The high degree of nucleotide identity suggests unintended spread of a biosafety level 2 recombinant virus, which could also affect the risk assessment of gene-modified organisms released from contaminated cell cultures. The study further indicates that both mass spectrometry and PAN-PCR are powerful methods to identify viral contaminations in cell lines without prior knowledge of the kind of contaminant. Both methods might be useful tools for testing cell lines before using them for critical purposes.
The present report extents these studies by identifying for the first time a presumably synthetic chimeric retrovirus as a contaminant. This gene-modified organism seems to have replicated and spread intensely in a broad set of cell lines for several years without being noticed. This hybrid amphotropic/Moloney murine leukemia virus was engineered in the 1980s [7,8] and neither the virus itself nor the plasmid (pAMS) containing its proviral genome were ever used in our laboratory. Although the precise source for the contamination could not be traced back, sharing cell lines with other laboratories seems the most likely explanation. A frozen aliquot of 293T cells (HEK 293tsA201), which we obtained from ECACC, was not contaminated. While SMRV contaminations were detected in different laboratories, testing of three other laboratories’ cell lines did not reveal contaminations with the hybrid amphotropic/Moloney murine leukemia virus (data not shown).
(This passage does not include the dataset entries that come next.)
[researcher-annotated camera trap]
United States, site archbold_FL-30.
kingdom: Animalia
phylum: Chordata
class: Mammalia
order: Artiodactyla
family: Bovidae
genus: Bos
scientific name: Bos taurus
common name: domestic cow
In this document, Stanford says this bioengineered virus will infect humans via the injection route:
Moloney Murine Leukemia Virus (MoMuLV) (9)
Virology: Retroviridae; subfamily oncovirinae type C, enveloped, icosahedral core, virions 100 nm in diameter, diploid, single stranded, linear RNA genome. MoMuLV integrates into the host genome and is present in infected cells as a DNA provirus. Cell division is required for infection.
Virus is not lytic.
Data suggests a pathogenic mechanism in which chronic productive retroviral infection allowed insertional mutagenesis leading to cell transformation and tumor formation. The nature of a transgene or other introduced genetic element may pose additional risk.
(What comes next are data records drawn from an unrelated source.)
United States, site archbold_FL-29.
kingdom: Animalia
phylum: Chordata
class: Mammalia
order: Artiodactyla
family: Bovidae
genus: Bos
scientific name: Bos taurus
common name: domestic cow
The host range of recombinant MoMuLV vectors is dependent on the specificity of the viral envelope. The ecotropic env gene produces particles which infect only murine cells. Amphotropic env allows infection of murine and nonmurine cells, including human cells. VSV-G envelope allows infection in a wide range of mammalian and non-mammalian cells.
Clinical features: None to date.
Epidemiology: MoMuLV infects only actively dividing cells. In mice, the virus is transmitted in the blood from infected mother to offspring. Transmission may also occur via germline infection. In vivo infection in humans appears to require direct injection with amphotropic or pseudotyped virus.
Treatment: No recommended treatment.
Though the researchers that discovered the contaminated cell lines classified this virus as one that should be worked with under the guidelines of biosafety level 2 precautions, the Standford document says that the mice may be housed at only biosafety level 1.